■ INSTRUCTIONS FOR THE TASK ■
Please repeat the records, word for word and without gaps.

[Collected data entries]
*** Begin section ***

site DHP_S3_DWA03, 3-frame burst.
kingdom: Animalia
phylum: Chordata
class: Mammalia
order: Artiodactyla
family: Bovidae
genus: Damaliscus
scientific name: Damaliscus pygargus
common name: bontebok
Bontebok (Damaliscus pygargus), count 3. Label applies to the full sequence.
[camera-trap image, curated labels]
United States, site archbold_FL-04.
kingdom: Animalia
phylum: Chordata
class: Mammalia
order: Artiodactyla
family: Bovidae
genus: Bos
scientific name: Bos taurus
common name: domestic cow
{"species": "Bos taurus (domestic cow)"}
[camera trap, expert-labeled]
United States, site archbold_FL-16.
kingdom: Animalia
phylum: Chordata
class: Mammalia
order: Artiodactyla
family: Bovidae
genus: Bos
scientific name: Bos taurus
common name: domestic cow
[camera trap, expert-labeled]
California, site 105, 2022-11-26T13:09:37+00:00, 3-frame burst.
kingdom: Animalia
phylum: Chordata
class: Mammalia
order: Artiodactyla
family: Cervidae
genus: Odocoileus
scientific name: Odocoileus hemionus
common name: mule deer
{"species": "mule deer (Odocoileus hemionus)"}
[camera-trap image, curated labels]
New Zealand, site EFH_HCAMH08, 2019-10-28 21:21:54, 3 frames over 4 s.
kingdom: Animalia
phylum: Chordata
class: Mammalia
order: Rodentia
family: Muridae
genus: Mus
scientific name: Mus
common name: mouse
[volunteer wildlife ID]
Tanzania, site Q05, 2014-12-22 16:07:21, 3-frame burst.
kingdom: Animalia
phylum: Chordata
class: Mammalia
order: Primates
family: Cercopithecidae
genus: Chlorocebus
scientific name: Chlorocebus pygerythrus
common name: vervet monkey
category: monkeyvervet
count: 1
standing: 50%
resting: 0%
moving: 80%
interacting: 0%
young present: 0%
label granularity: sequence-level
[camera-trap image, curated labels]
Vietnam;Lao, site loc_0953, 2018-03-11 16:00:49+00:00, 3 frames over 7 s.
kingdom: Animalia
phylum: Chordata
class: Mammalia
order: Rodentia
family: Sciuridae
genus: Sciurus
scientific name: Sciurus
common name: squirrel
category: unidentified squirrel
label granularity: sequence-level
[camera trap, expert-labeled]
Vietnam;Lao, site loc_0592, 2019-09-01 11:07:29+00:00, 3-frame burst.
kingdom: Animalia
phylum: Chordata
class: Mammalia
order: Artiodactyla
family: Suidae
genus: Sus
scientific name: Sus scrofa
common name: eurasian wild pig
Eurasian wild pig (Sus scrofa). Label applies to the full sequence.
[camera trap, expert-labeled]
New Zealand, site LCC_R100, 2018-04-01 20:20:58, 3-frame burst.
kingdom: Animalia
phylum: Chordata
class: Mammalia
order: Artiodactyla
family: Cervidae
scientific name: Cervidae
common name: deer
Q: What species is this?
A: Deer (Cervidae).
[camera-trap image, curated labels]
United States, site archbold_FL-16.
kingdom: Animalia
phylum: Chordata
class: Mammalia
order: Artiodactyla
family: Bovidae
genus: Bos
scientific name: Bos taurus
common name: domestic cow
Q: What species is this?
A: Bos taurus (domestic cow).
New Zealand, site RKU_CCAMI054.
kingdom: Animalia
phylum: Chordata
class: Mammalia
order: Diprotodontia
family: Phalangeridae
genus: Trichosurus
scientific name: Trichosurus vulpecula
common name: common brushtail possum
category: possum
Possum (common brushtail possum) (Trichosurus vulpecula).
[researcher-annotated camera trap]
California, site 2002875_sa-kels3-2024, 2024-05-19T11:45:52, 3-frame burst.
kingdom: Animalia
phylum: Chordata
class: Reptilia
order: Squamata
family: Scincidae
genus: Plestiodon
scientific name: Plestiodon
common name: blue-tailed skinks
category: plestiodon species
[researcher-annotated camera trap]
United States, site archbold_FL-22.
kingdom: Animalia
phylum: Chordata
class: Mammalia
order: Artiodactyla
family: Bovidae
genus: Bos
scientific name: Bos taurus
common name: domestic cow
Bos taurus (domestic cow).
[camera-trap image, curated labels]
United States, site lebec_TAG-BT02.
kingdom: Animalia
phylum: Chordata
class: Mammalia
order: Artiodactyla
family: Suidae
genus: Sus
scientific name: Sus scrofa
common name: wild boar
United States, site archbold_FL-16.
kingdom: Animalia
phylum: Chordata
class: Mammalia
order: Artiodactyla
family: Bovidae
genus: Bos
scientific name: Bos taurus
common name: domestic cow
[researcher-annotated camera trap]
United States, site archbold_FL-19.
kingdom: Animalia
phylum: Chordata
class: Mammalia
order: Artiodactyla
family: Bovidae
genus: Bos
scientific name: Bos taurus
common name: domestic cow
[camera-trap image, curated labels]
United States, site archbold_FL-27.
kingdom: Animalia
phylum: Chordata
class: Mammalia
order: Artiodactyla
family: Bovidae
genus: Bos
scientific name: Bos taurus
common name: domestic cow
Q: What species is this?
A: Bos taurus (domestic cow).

*** End section ***

■ EXERCISE OUTPUT ■
site DHP_S3_DWA03, 3-frame burst.
kingdom: Animalia
phylum: Chordata
class: Mammalia
order: Artiodactyla
family: Bovidae
genus: Damaliscus
scientific name: Damaliscus pygargus
common name: bontebok
Bontebok (Damaliscus pygargus), count 3. Label applies to the full sequence.
[camera-trap image, curated labels]
United States, site archbold_FL-04.
kingdom: Animalia
phylum: Chordata
class: Mammalia
order: Artiodactyla
family: Bovidae
genus: Bos
scientific name: Bos taurus
common name: domestic cow
{"species": "Bos taurus (domestic cow)"}
[camera trap, expert-labeled]
United States, site archbold_FL-16.
kingdom: Animalia
phylum: Chordata
class: Mammalia
order: Artiodactyla
family: Bovidae
genus: Bos
scientific name: Bos taurus
common name: domestic cow
[camera trap, expert-labeled]
California, site 105, 2022-11-26T13:09:37+00:00, 3-frame burst.
kingdom: Animalia
phylum: Chordata
class: Mammalia
order: Artiodactyla
family: Cervidae
genus: Odocoileus
scientific name: Odocoileus hemionus
common name: mule deer
{"species": "mule deer (Odocoileus hemionus)"}
[camera-trap image, curated labels]
New Zealand, site EFH_HCAMH08, 2019-10-28 21:21:54, 3 frames over 4 s.
kingdom: Animalia
phylum: Chordata
class: Mammalia
order: Rodentia
family: Muridae
genus: Mus
scientific name: Mus
common name: mouse
[volunteer wildlife ID]
Tanzania, site Q05, 2014-12-22 16:07:21, 3-frame burst.
kingdom: Animalia
phylum: Chordata
class: Mammalia
order: Primates
family: Cercopithecidae
genus: Chlorocebus
scientific name: Chlorocebus pygerythrus
common name: vervet monkey
category: monkeyvervet
count: 1
standing: 50%
resting: 0%
moving: 80%
interacting: 0%
young present: 0%
label granularity: sequence-level
[camera-trap image, curated labels]
Vietnam;Lao, site loc_0953, 2018-03-11 16:00:49+00:00, 3 frames over 7 s.
kingdom: Animalia
phylum: Chordata
class: Mammalia
order: Rodentia
family: Sciuridae
genus: Sciurus
scientific name: Sciurus
common name: squirrel
category: unidentified squirrel
label granularity: sequence-level
[camera trap, expert-labeled]
Vietnam;Lao, site loc_0592, 2019-09-01 11:07:29+00:00, 3-frame burst.
kingdom: Animalia
phylum: Chordata
class: Mammalia
order: Artiodactyla
family: Suidae
genus: Sus
scientific name: Sus scrofa
common name: eurasian wild pig
Eurasian wild pig (Sus scrofa). Label applies to the full sequence.
[camera trap, expert-labeled]
New Zealand, site LCC_R100, 2018-04-01 20:20:58, 3-frame burst.
kingdom: Animalia
phylum: Chordata
class: Mammalia
order: Artiodactyla
family: Cervidae
scientific name: Cervidae
common name: deer
Q: What species is this?
A: Deer (Cervidae).
[camera-trap image, curated labels]
United States, site archbold_FL-16.
kingdom: Animalia
phylum: Chordata
class: Mammalia
order: Artiodactyla
family: Bovidae
genus: Bos
scientific name: Bos taurus
common name: domestic cow
Q: What species is this?
A: Bos taurus (domestic cow).
New Zealand, site RKU_CCAMI054.
kingdom: Animalia
phylum: Chordata
class: Mammalia
order: Diprotodontia
family: Phalangeridae
genus: Trichosurus
scientific name: Trichosurus vulpecula
common name: common brushtail possum
category: possum
Possum (common brushtail possum) (Trichosurus vulpecula).
[researcher-annotated camera trap]
California, site 2002875_sa-kels3-2024, 2024-05-19T11:45:52, 3-frame burst.
kingdom: Animalia
phylum: Chordata
class: Reptilia
order: Squamata
family: Scincidae
genus: Plestiodon
scientific name: Plestiodon
common name: blue-tailed skinks
category: plestiodon species
[researcher-annotated camera trap]
United States, site archbold_FL-22.
kingdom: Animalia
phylum: Chordata
class: Mammalia
order: Artiodactyla
family: Bovidae
genus: Bos
scientific name: Bos taurus
common name: domestic cow
Bos taurus (domestic cow).
[camera-trap image, curated labels]
United States, site lebec_TAG-BT02.
kingdom: Animalia
phylum: Chordata
class: Mammalia
order: Artiodactyla
family: Suidae
genus: Sus
scientific name: Sus scrofa
common name: wild boar
United States, site archbold_FL-16.
kingdom: Animalia
phylum: Chordata
class: Mammalia
order: Artiodactyla
family: Bovidae
genus: Bos
scientific name: Bos taurus
common name: domestic cow
[researcher-annotated camera trap]
United States, site archbold_FL-19.
kingdom: Animalia
phylum: Chordata
class: Mammalia
order: Artiodactyla
family: Bovidae
genus: Bos
scientific name: Bos taurus
common name: domestic cow
[camera-trap image, curated labels]
United States, site archbold_FL-27.
kingdom: Animalia
phylum: Chordata
class: Mammalia
order: Artiodactyla
family: Bovidae
genus: Bos
scientific name: Bos taurus
common name: domestic cow
Q: What species is this?
A: Bos taurus (domestic cow).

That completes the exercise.